The Arbitration and Conciliation (Amendment) Act, 2015 (Amendment Act) was notified in the Official Gazette on 1 January 2016. The Amendment Act is deemed to have come into force with effect from 23 October 2015. The Amendment Act makes substantial changes to the Arbitration and Conciliation Act, 1996 (Act) for making arbitration a preferred mode for settlement of commercial disputes by making it more user-friendly and cost effective and leading to expeditious disposal of cases.
Arbitration and Conciliation (Amendment) Ordinance 2015: debate on prospective or retrospective application?
Report No 246 of the Law Commission of India on Amendments to the Arbitration and Conciliation Act 1996 contained a transitory provision in the form of Section 85A. As per Section 85A, the provisions of the amended Act shall be prospective in operation and shall apply to fresh arbitrations and fresh applications. However, the Arbitration and Conciliation (Amendment) Ordinance, 2015 (Arbitration Ordinance) was promulgated absent a transitory provision which in turn stirred a debate on whether the new law would be applicable prospectively or retrospectively.
The Arbitration Ordinance hit the first roadblock in court when a division bench of the Madras High Court in the case of Delphi TVS Diesel Systems Ltd v Union of India asked the Central Government to clarify whether the Arbitration Ordinance would apply prospectively or retrospectively. The Petitioners challenged the retrospective application of Section 29A of the Amendment Ordinance, which provided for a time period for completion of arbitration proceedings. The Petitioners contended that such provision could apply only to the arbitration commencing after the Arbitration Ordinance came into force or in the alternative, the time period would have to commence from the date when the Arbitration Ordinance came into force. The Madras High Court found prima facie force in the Petitioner’s contention but observed that it was a larger issue to be examined and listed the matter for hearing in January 2016.
The Bombay High Court is hearing a different aspect of the prospective/retrospective debate with respect to the amendment to Section 36 of the Act to the effect that mere filing of an application for challenging the award would not automatically stay execution of the award. The issue being considered by the Bombay High Court is:
“As to whether the amendments under the Ordinance to Section 36 of the Arbitration and Conciliation Act 1996, apply to the Petitions under Section 34 of the Act, already filed and pending as on the date of the amendments.”
This matter has been part-heard before the Bombay High Court.
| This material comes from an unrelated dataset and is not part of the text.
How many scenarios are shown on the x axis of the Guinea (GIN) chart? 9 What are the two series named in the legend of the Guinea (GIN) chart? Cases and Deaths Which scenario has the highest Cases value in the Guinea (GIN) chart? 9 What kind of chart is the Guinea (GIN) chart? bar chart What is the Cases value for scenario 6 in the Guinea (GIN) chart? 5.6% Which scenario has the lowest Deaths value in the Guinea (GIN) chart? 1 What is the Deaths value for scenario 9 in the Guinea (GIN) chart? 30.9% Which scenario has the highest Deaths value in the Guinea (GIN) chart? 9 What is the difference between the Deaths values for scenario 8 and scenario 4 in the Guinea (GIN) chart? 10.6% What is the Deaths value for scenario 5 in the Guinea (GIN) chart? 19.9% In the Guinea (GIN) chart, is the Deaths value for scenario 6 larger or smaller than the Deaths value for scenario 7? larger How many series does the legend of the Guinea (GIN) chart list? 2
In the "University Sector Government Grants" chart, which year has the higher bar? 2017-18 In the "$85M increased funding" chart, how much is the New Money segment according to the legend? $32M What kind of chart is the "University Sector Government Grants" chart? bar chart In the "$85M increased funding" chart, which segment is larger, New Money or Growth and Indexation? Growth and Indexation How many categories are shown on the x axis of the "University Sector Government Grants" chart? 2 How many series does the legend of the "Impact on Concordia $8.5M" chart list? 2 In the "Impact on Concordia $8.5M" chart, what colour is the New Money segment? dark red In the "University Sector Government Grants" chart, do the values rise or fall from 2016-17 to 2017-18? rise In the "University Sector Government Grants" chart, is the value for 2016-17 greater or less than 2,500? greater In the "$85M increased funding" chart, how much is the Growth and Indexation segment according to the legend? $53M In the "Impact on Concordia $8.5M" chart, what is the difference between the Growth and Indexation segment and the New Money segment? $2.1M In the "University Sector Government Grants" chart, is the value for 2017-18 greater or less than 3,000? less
Amendment Act provides clarity on the applicability to pending arbitration proceedings
The Amendment Act addresses the issue of applicability of the new law to pending arbitration proceedings by adopting the following language:
“26. Nothing contained in this Act shall apply to the arbitral proceedings commenced, in accordance with the provisions of section 21 of the principal Act, before the commencement of this Act unless the parties otherwise agree but this Act shall apply in relation to arbitral proceedings commenced on or after the date of commencement of this Act.”
The inclusion of a transitory provision in the Amendment Act has allayed the widespread concerns on the issue of prospective/retrospective application. Absent such clarification this issue may have been the subject matter of considerable litigation defeating the very object of the Amendment Act of making arbitrations more time and cost efficient. The transitory provision in the Amendment Act was the need of the hour and was therefore a welcome development.
Time will tell whether the Amendment Act will be a ‘Game Changer’ for arbitration in India. The attitude of all stakeholders and approach of the courts will be crucial to implementation of the Amendment Act in its letter and spirit.